A double-sided copper-clad laminate was obtained in the same manner as in Example 1 except that two sheets were stacked.

Comparative Example 2 A prepreg having a length of 1 m and a width of 1 m was prepared, and a double-sided copper-clad laminate was obtained in the same manner as in Example 2 except that two prepregs were stacked.

(Comparative Example 3) A prepreg having a length of 1 m and a width of 1 m was prepared, and a double-sided copper-clad laminate was obtained in the same manner as in Example 3 except that three prepregs were stacked.

(Evaluation and Results) Examples 1 to 3 and Comparative Example 1
With respect to the double-sided copper-clad laminates obtained in Nos. 1 to 3, the size of the displacement, the number of wrinkles generated, and the variation in the plate thickness were evaluated.
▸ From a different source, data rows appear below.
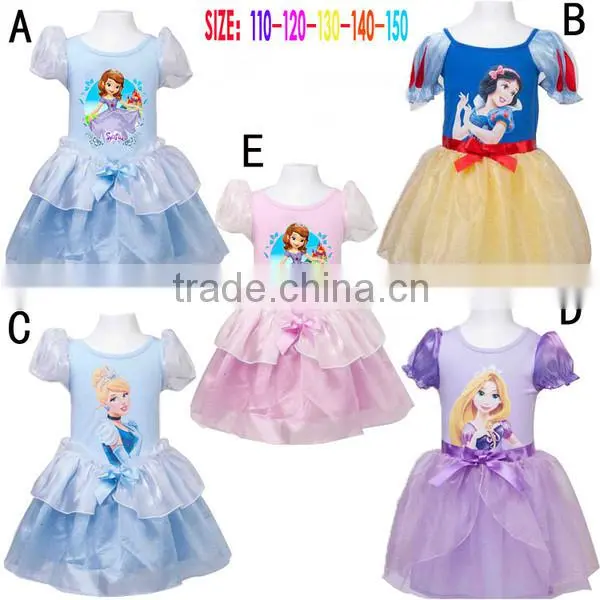 2016 wholesale adult cosplay sexy bunny costume black dress fancy dress costume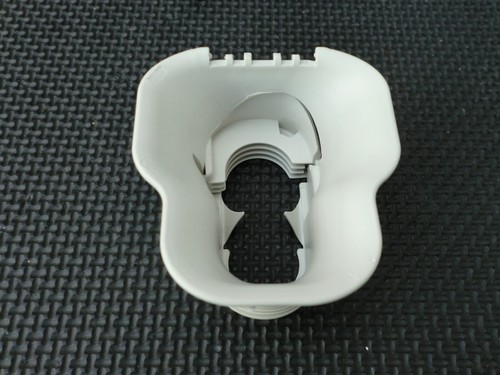 Lavastoviglie g1252 miele - g1252,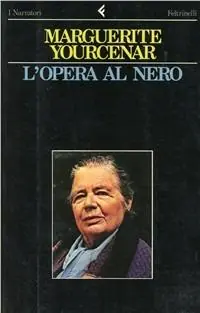 L‘opera al nero Lage Prijs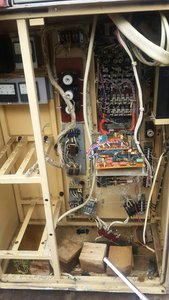 image-0-02-01-653993ee3edc24df1478debc4d10f53f9977c89a0b8bc0994085b0ce6125ba55-V.jpg (3169 просмотров) <a class='original' href='./download/file.php?id=84847&mode=view' target=_blank>Загрузить оригинал (241.2 КБ)</a>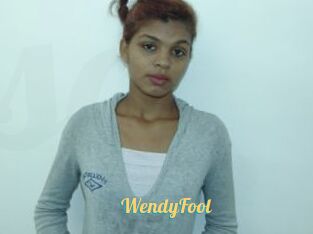 WendyFool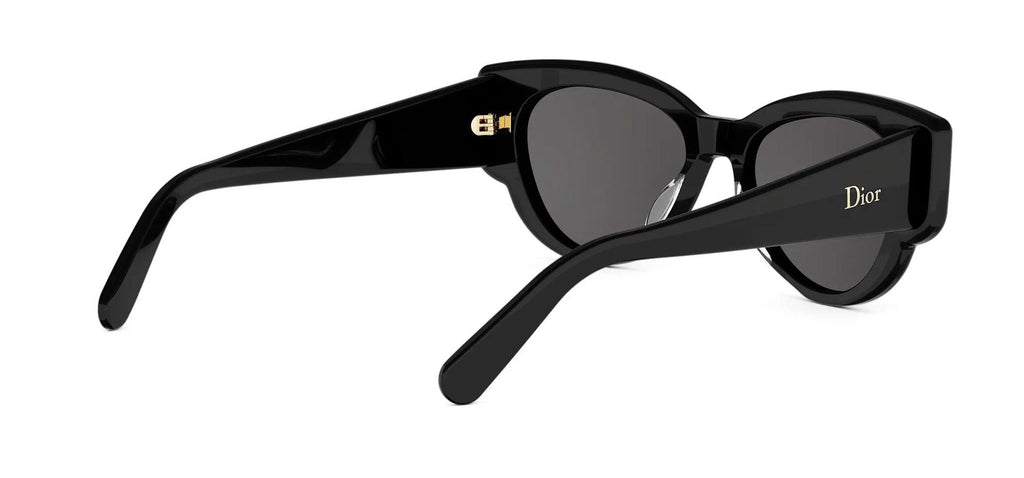 Dior Lucky Charms B1I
Before the heating and pressing, the position of the end of the prepreg is indicated on kraft paper sandwiched between the laminate and the hot plate, and the position of the end of the prepreg after the heating and pressing, The length of the difference from the position indicated on the kraft paper was measured, and the maximum value of each of the ten laminated boards was defined as the size of the deviation. The number of wrinkles was determined by visually observing the surface of the copper foil of the laminate, and evaluating the number of wrinkle-shaped recesses in each of the ten laminates. The thickness variation was determined by measuring the four corners of each of the five laminated boards with a micrometer, and measuring the difference between the maximum value and the minimum value.
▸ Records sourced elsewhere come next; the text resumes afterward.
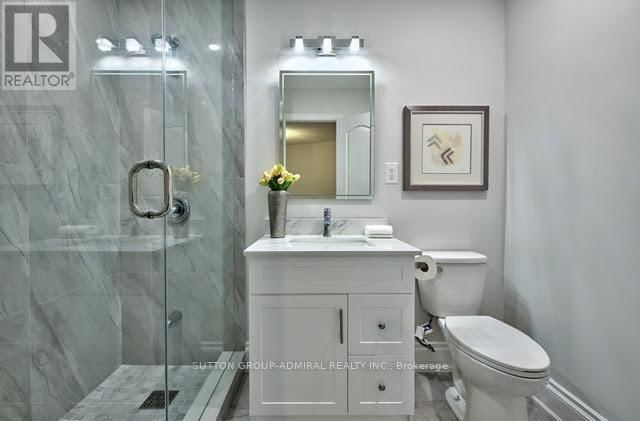 183 TORMINA BOULEVARD Image 30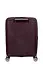 Валіза 55 см American Tourister SOUNDBOX WILD CHERRY 55x40x20(23) 32G*50001 - мініатюра 3
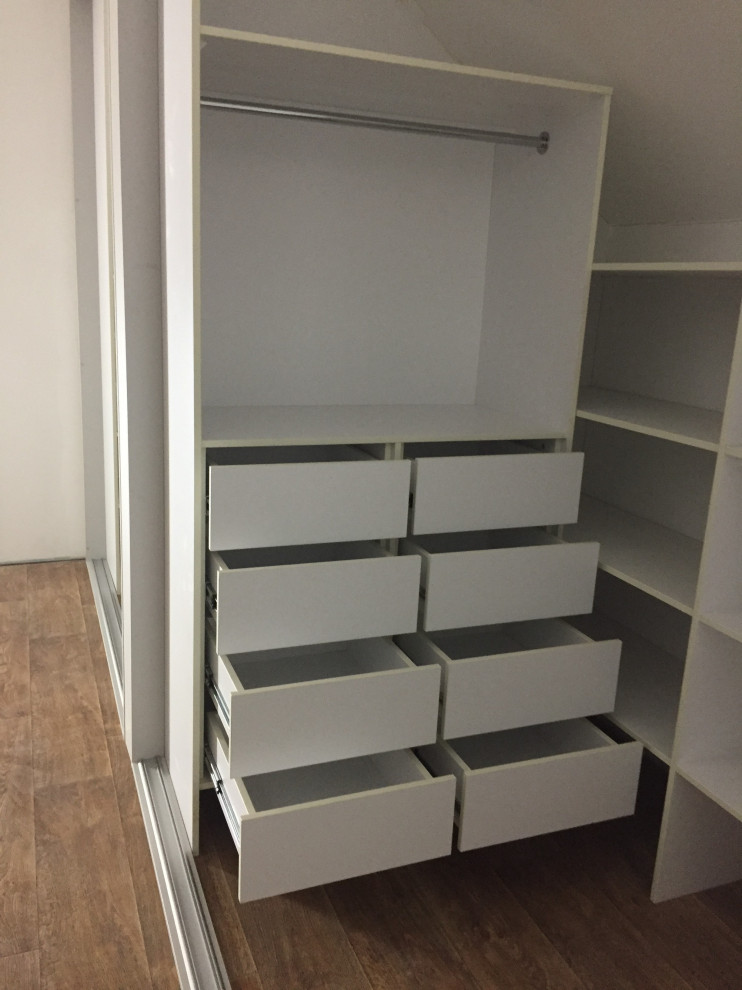 Ямало-Ненецкий АО, Новый Уренгой г, днт ромашка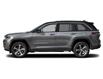2026 Jeep Grand Cherokee Base (Stk: 26J170) in Calgary - Image 5 of 6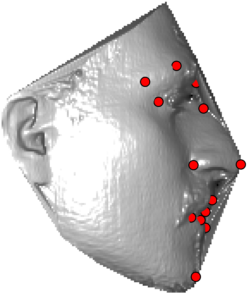 Figure 22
As shown in Table 1, it was confirmed that Examples 1 to 3 produced less deviation than Comparative Examples 1 to 3. In addition, it was confirmed that the number of occurrences of wrinkles was small in Examples 1 to 3 and the variation in plate thickness was small compared to Comparative Examples 1 to 3.

[0035]

[Table 1]

[0036]

According to the method for manufacturing a laminated board of the present invention, the method of laminating a plurality of prepregs is performed by using a prepreg having a size several times larger than a predetermined size and bending the prepreg to a predetermined size to form a substantially flat surface. Since the overlapping method is adopted, the displacement is suppressed at the bent portion, and according to the method for manufacturing a laminated plate of the present invention, a laminated plate with little occurrence of the displacement can be obtained.

[Brief description of the drawings]

FIG. 1 is a diagram illustrating an embodiment of a method for manufacturing a laminated board according to the present invention.
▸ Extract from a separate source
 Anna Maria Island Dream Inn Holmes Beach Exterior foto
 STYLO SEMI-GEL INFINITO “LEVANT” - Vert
FIG. 2 is a view for explaining a conventional method for manufacturing a laminated board;
(A) shows a state where there is no shift, and (b) shows a state where a shift has occurred.

[Explanation of symbols]

 Reference Signs List 1 prepreg 2 metal foil 3 laminate 4 hot plate 5 mold A misalignment

──────────────────────────────────────────────────続 き Continued on the front page (51) Int.Cl. ⁶ Identification code Agency reference number FI Technical display location C08J 5/24 CEZ B29C 67/14 G // B29K 101: 10 105: 06 B29L 9:00

Claims (2)

[Claims] 1. A laminate is formed by laminating a plurality of prepregs each composed of a thermosetting resin composition and a base material, forming a laminate by laminating the laminates, and sandwiching the laminate between hot plates. In a method of manufacturing a laminated board manufactured by heating and pressing, a method of stacking a plurality of prepregs is performed by using a prepreg having a size several times larger than a predetermined size, bending the prepreg to a predetermined size, and forming a substantially flat surface A method of manufacturing a laminated board, which is a method of overlapping. 2. The method according to claim 1, wherein the amount of the prepreg resin is 40 to 70 parts by weight based on 100 parts by weight of the prepreg.